Wednesday, March 25, 2009

UK Aims to Create “Unlimited” Supply of Synthetic Blood from Stem Cells


A high-powered consortium in the United Kingdom has declared a push to create synthetic blood from embryonic stem cells over the next decade. “In principle, we could provide an unlimited supply of blood in this way” [BBC News], says researcher Marc Turner. Synthetic blood would be guaranteed to be free of viruses like HIV, and could also prevent shortages at blood banks, emergency rooms, and battlefield operations.

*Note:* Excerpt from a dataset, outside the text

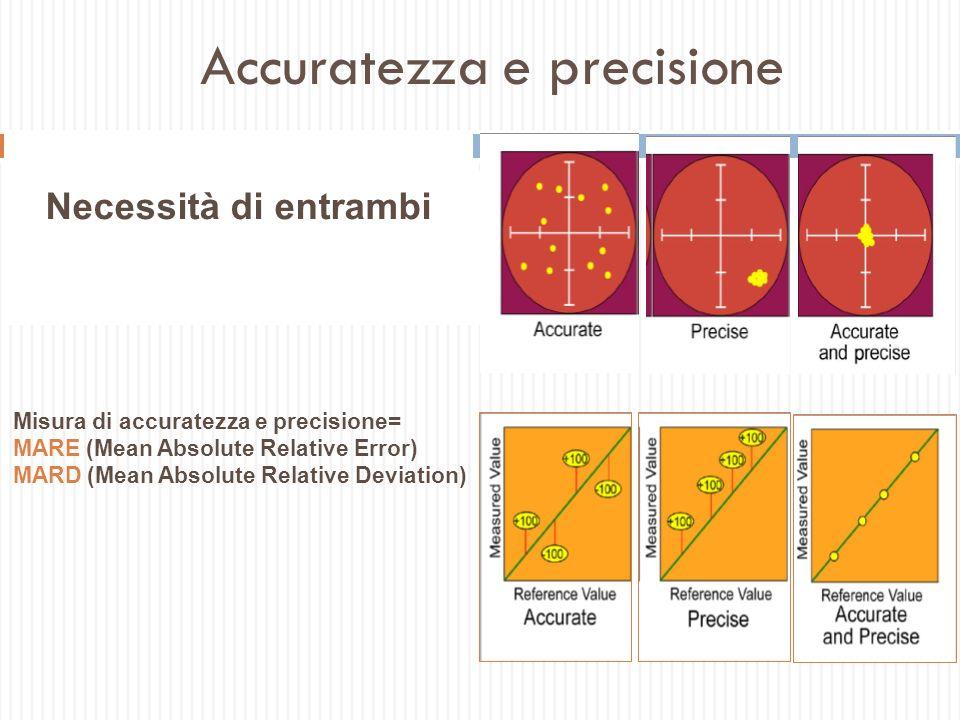 Accuratezza e precisione Misura di accuratezza e precisione= MARE (Mean Absolute Relative Error) MARD (Mean Absolute Relative Deviation) Accuratezza:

While the American biotech company Advanced Cell Technology (ACT) announced last August that they had developed a technique of creating blood from embryonic stem cells, the new UK effort has more significant institutional backing. The multimillion-pound deal involving NHS [National Health Service] Blood and Transplant, the Scottish National Blood Transfusion Service and the Wellcome Trust, the world’s biggest medical research charity, means Britain will take centre stage in the global race to develop blood made from embryonic stem cells [The Independent].

Researchers will test human embryos left over from in vitro fertilization treatment to find those destined to develop into the universal “O-negative” blood donor group. O-negative blood can be transfused into anyone without fear of tissue rejection and is the only safe option when a patient’s blood group is unknown or not immediately available. This precious blood is in limited supply because only 7% of the population belongs to this blood group [BBC News]. However, embryonic stem cells can multiply indefinitely in the lab, so one O-negative embryo could theoretically supply blood for an entire nation.

Researchers say that red blood cells have good potential as a synthetic product because they have no nucleus, an adaptation that enables the haemoglobin protein at the centre of the cells to carry oxygen. This means that these synthetic red blood cells cannot develop into cancerous cells because they contain no DNA from a nucleus [The Independent]. The team hopes to have “proof of principle” in the next three years, and a marketable product in five to ten years.
But once they’ve mastered the technique of transforming stem cells into blood cells, a bigger hurdle may be scaling up the procedure to produce industrial amounts of blood. The ACT scientists demonstrated that it is possible to make up to 100 billion red blood cells, an unprecedented number, but a litre of donated blood contains about 5 trillion cells – more than 5,000 times the number of synthetic cells made by ACT [The Independent].